WASHINGTON – Gross domestic product increased at a 3.5% annual rate from July through September as consumer spending drove economic growth to its highest rate in more than two years, the Commerce Department reported today.
Consumer spending, which accounts for about 70% of GDP, increased 3.4% at an annual pace, the largest increase since the first quarter of 2007. Consumption of durable goods jumped at a 22.3% annual rate, the largest increase since the fourth quarter of 2001, aided in part by the “cash for clunkers” program, the report showed. Motor vehicle output added 1.66 percentage points to the GDP.
Core personal consumption expenditures, which exclude food and energy prices and is the Federal Reserve’s preferred measure of inflation, increased 1.4% in the third quarter, after a 2.0% gain in the second quarter.
Economists polled by Thomson Reuters expected GDP to increase 3.2% at an annual rate and for the core PCE index to be 1.4%, according to the median estimate.

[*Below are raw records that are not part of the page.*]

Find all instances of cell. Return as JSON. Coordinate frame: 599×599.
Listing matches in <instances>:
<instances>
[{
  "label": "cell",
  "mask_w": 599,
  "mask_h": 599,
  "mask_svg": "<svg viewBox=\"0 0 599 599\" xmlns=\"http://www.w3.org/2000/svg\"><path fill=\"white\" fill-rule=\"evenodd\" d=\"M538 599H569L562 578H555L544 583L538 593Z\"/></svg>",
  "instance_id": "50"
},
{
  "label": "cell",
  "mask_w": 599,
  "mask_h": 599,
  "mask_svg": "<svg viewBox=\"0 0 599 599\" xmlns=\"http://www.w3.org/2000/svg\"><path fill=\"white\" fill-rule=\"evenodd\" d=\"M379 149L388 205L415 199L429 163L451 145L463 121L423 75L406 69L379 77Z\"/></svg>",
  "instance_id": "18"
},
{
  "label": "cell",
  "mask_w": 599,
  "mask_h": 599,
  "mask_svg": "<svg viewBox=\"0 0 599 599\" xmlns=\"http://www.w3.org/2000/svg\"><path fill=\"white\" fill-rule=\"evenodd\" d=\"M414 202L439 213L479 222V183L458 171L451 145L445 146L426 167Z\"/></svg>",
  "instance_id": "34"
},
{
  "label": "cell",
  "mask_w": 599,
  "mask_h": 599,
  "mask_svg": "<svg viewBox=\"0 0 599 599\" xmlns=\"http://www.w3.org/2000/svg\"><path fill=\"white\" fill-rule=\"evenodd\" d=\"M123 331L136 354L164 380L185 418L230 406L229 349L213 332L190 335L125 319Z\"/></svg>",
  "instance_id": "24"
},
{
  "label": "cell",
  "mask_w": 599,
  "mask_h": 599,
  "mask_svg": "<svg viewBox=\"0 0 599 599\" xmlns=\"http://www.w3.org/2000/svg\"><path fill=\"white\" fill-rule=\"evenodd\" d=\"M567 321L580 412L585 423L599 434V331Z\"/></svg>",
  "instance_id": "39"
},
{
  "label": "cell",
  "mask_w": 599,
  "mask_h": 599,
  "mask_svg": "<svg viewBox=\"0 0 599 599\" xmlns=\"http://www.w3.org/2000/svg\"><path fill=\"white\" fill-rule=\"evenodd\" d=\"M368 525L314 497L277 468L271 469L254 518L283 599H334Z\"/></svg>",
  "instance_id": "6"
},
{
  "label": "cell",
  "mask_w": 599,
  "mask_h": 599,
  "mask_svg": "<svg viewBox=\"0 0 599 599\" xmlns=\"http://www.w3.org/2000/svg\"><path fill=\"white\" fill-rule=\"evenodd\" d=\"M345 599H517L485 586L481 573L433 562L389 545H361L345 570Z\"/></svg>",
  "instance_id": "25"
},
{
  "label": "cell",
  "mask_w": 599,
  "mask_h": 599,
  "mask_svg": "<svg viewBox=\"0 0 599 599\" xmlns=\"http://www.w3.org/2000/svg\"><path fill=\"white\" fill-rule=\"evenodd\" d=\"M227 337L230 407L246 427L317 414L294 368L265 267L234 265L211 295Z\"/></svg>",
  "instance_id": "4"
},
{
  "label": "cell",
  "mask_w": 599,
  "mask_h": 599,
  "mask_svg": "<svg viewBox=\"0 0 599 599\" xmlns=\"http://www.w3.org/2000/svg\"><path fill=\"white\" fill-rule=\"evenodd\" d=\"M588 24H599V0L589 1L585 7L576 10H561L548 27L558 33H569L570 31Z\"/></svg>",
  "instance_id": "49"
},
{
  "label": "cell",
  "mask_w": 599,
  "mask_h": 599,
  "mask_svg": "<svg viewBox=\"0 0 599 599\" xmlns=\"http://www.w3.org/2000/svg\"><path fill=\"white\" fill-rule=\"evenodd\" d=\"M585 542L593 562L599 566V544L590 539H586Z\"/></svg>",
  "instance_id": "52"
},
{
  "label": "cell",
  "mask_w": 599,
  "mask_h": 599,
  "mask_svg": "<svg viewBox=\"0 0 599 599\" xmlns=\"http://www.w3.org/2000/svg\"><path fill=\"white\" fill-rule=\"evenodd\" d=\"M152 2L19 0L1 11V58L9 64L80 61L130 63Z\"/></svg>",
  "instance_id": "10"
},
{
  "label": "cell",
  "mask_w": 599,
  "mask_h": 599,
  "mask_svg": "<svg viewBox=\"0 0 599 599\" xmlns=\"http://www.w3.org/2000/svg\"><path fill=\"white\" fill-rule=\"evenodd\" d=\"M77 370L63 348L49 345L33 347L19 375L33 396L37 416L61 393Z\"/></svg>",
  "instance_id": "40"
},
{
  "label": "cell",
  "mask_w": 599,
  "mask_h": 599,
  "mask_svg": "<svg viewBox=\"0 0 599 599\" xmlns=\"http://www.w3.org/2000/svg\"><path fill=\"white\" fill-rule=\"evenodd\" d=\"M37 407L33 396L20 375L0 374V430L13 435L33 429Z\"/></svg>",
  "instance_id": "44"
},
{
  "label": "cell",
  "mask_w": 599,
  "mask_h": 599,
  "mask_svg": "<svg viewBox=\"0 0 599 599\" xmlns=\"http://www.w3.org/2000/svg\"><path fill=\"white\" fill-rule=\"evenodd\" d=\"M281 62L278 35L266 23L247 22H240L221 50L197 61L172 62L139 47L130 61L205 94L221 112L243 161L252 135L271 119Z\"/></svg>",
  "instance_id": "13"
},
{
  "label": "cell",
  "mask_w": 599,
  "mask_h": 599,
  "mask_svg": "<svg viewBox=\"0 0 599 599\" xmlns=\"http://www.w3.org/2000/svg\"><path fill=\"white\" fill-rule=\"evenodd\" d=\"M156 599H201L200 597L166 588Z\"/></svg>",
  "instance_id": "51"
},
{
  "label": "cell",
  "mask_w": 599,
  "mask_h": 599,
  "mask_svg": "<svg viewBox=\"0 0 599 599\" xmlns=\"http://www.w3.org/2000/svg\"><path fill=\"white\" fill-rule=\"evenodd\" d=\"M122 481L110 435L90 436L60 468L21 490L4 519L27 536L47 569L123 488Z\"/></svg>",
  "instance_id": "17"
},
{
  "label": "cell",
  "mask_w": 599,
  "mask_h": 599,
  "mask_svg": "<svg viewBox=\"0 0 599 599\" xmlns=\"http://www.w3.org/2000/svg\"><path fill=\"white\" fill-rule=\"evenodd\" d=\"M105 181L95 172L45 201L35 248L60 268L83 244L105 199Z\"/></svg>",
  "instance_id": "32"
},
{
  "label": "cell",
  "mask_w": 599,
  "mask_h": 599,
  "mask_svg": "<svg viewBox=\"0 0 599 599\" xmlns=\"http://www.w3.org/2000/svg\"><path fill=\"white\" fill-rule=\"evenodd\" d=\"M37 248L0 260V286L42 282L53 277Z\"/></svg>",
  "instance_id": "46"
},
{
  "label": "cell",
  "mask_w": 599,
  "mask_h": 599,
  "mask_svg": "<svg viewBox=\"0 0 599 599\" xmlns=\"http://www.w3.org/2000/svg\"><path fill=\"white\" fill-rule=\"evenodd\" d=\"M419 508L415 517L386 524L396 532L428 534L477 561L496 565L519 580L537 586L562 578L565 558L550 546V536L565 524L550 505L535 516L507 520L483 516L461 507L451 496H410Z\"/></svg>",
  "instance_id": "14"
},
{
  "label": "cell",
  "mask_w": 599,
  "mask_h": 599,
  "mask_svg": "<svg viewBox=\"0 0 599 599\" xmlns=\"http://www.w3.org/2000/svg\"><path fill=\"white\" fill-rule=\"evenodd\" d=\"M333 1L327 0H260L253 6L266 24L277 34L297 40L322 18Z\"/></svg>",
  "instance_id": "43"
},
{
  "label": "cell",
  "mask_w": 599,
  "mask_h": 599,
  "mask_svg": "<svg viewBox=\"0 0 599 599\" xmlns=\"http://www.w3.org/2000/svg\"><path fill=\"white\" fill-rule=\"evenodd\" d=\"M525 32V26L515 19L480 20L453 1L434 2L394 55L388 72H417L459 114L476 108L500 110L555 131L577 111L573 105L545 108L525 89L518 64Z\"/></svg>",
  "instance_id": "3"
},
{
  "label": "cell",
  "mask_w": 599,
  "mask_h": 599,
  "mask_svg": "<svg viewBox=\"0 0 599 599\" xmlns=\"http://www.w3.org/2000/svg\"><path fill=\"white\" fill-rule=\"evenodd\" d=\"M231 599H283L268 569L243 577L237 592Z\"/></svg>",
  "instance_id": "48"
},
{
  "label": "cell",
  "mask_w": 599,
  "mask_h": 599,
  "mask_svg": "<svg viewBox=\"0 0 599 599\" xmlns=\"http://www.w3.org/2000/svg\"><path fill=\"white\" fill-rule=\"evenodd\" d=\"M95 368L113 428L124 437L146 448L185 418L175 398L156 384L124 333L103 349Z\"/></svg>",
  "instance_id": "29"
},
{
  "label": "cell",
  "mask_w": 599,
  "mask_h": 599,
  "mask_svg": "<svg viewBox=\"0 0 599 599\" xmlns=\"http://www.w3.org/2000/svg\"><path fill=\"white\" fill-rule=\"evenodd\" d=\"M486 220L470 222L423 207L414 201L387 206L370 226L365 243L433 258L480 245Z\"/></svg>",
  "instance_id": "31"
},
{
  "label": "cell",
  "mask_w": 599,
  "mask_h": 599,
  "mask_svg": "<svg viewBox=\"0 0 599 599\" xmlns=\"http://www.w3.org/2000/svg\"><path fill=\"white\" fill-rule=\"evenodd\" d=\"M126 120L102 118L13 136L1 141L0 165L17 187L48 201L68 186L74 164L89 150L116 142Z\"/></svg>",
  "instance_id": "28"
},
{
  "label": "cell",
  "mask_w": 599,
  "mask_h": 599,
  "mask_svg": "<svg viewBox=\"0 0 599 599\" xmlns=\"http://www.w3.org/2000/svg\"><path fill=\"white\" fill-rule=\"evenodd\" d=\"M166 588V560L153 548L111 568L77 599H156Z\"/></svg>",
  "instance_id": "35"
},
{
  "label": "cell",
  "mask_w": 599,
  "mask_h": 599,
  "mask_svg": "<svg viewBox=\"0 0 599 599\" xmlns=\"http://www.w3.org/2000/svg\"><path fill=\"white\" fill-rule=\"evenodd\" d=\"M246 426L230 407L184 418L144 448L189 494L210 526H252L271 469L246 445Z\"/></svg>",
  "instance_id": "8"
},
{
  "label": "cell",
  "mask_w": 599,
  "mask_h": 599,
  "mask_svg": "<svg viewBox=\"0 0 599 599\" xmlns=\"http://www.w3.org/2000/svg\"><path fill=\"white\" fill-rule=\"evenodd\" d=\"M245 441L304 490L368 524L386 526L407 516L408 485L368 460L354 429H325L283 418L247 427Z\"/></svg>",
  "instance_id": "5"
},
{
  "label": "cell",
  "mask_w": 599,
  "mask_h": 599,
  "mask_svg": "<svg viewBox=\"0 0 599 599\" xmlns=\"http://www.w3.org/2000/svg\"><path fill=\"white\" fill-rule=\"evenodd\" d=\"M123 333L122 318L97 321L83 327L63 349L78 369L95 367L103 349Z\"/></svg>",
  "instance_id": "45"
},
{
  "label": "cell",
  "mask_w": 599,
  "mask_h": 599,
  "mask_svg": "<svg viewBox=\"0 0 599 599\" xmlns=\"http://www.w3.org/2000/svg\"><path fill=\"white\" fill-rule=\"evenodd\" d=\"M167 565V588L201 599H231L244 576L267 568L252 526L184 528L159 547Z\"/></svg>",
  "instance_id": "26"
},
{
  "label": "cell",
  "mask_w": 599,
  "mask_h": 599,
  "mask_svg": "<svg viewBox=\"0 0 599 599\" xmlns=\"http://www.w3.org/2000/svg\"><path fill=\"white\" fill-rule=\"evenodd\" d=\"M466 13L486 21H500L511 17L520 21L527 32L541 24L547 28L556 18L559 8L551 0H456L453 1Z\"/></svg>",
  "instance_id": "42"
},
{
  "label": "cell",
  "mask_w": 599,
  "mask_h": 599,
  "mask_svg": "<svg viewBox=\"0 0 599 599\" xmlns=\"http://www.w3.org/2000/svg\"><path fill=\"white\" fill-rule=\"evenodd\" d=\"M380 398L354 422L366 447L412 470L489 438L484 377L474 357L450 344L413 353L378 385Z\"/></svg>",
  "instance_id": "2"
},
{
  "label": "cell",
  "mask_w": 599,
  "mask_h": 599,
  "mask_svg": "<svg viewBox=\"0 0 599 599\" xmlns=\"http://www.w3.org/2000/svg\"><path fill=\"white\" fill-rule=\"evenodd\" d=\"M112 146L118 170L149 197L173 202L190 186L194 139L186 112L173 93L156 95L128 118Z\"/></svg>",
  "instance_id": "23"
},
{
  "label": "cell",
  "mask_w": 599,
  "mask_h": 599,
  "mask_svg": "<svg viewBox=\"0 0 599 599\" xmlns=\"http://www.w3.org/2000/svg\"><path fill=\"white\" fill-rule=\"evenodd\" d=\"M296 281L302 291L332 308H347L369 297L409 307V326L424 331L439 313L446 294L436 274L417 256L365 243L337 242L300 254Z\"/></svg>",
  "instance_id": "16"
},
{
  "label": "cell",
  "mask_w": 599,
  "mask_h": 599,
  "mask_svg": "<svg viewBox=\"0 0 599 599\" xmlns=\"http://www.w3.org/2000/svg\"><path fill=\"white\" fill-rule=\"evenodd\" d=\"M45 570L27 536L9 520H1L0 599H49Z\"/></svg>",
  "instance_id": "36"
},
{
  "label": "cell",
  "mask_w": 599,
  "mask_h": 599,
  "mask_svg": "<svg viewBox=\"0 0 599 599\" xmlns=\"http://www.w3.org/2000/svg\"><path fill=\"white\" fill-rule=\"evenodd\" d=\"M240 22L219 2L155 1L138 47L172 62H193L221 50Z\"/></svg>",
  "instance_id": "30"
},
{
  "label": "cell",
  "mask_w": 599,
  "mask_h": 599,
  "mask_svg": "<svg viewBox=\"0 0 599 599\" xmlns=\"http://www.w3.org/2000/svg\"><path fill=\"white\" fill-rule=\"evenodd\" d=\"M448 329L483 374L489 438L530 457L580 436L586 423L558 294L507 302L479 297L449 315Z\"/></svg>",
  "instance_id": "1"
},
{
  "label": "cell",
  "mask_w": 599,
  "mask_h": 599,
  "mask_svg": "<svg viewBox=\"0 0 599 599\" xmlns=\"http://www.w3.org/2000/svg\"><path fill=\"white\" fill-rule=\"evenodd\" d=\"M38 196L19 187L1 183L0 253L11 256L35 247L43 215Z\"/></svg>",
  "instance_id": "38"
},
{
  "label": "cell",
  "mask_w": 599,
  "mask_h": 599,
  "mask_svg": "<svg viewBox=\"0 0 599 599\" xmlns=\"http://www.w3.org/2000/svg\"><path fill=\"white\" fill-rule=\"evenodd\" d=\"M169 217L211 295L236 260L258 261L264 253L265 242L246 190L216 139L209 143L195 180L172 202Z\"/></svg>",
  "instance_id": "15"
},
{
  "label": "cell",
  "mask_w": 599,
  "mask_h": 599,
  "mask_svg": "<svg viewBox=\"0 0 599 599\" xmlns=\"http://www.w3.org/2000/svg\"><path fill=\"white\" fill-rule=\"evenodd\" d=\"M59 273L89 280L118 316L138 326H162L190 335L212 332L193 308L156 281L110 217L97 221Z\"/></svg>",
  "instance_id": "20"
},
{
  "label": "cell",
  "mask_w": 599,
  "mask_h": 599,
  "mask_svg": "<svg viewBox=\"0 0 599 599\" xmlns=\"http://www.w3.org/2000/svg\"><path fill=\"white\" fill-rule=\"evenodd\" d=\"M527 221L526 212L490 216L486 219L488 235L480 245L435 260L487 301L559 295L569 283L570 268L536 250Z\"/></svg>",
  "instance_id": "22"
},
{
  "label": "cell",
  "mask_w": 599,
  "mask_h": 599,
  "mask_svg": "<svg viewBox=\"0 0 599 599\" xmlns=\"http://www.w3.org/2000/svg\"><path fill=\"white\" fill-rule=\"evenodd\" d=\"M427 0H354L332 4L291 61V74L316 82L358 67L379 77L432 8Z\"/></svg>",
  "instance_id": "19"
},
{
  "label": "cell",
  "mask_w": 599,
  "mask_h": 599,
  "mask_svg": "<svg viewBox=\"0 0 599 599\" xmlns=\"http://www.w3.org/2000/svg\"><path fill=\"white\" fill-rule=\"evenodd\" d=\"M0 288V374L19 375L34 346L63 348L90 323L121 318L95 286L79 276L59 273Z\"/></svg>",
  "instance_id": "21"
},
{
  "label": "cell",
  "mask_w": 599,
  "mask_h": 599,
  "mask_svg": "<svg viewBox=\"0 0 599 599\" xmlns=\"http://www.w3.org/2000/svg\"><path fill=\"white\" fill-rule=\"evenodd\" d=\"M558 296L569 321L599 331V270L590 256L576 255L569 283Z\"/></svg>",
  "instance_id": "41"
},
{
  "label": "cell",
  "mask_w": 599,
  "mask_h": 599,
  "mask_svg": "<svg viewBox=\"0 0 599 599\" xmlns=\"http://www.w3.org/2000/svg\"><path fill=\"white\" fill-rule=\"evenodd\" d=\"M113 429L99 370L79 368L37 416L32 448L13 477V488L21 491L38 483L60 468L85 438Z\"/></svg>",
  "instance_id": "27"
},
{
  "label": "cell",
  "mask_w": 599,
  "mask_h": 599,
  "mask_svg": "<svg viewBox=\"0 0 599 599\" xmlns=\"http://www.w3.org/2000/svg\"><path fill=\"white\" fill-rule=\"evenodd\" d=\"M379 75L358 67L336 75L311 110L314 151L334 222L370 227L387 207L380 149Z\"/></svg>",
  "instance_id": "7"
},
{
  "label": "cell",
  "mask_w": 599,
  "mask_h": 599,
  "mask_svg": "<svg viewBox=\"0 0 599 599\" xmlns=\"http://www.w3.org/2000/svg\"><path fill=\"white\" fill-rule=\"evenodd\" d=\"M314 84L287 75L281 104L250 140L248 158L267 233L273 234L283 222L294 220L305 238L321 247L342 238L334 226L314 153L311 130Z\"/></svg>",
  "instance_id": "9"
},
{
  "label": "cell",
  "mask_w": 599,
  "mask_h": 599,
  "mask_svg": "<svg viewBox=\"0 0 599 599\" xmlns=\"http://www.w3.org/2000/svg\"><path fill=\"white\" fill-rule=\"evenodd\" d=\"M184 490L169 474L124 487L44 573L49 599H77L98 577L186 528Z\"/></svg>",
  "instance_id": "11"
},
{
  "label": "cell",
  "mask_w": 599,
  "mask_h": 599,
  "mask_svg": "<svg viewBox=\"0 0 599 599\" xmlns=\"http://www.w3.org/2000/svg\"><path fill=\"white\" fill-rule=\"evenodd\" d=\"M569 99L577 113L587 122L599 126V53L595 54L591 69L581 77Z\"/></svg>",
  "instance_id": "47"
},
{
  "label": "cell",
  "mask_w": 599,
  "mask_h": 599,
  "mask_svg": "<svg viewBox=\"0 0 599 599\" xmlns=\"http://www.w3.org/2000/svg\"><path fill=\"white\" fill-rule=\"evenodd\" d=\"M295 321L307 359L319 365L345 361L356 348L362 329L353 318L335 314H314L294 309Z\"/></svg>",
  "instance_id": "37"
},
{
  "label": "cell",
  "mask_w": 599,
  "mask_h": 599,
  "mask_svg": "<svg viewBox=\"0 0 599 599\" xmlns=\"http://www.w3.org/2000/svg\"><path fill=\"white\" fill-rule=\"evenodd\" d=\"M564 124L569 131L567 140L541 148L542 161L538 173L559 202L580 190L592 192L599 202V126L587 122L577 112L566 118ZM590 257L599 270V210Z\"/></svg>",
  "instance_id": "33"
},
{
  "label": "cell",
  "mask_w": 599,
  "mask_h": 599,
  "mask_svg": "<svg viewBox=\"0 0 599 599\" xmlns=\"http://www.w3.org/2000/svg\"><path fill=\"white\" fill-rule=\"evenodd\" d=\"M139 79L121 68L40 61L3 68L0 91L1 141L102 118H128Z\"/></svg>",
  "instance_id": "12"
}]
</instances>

GDP fell for four consecutive quarters from July 2008 through August 2009, the longest stretch of quarterly GDP contraction since records began in 1947. In the second quarter, GDP contracted at a 0.7% annual rate.
The report showed a strengthening housing sector. Real residential fixed investment contributed to GDP growth for the first time since the fourth quarter of 2005 and increased 23.4% at an annual rate, the largest increase since the second quarter of 1986, after falling 23.3% in the second quarter. Nonresidential fixed investment decreased at a 2.5% annual rate, the fifth straight decline.
The trade gap between exports and imports widened to $348.3 billion at an annual pace. Net exports of goods and services subtracted from GDP for the first time since the first quarter of 2007. Real exports increased 14.7% at an annual rate and imports increased 16.4%. Both exports and imports fell in the second quarter.
Government consumption and investment increased 2.3% at an annual rate. Federal spending increased 7.9% and state and local spending decreased 1.1%.
Real private inventories added 0.94 percentage point to GDP after subtracting 1.42 percentage points in the second quarter.